What is asked: Present every one of the rows below as a numbered list, leaving out any blank lines.
***** Input rows *****
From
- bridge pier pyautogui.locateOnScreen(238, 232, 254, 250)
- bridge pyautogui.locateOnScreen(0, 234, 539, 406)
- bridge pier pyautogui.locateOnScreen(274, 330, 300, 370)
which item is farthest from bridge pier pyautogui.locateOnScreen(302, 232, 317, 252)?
*****
Response below:
1. From
2. - bridge pier pyautogui.locateOnScreen(238, 232, 254, 250)
3. - bridge pyautogui.locateOnScreen(0, 234, 539, 406)
4. - bridge pier pyautogui.locateOnScreen(274, 330, 300, 370)
5. which item is farthest from bridge pier pyautogui.locateOnScreen(302, 232, 317, 252)?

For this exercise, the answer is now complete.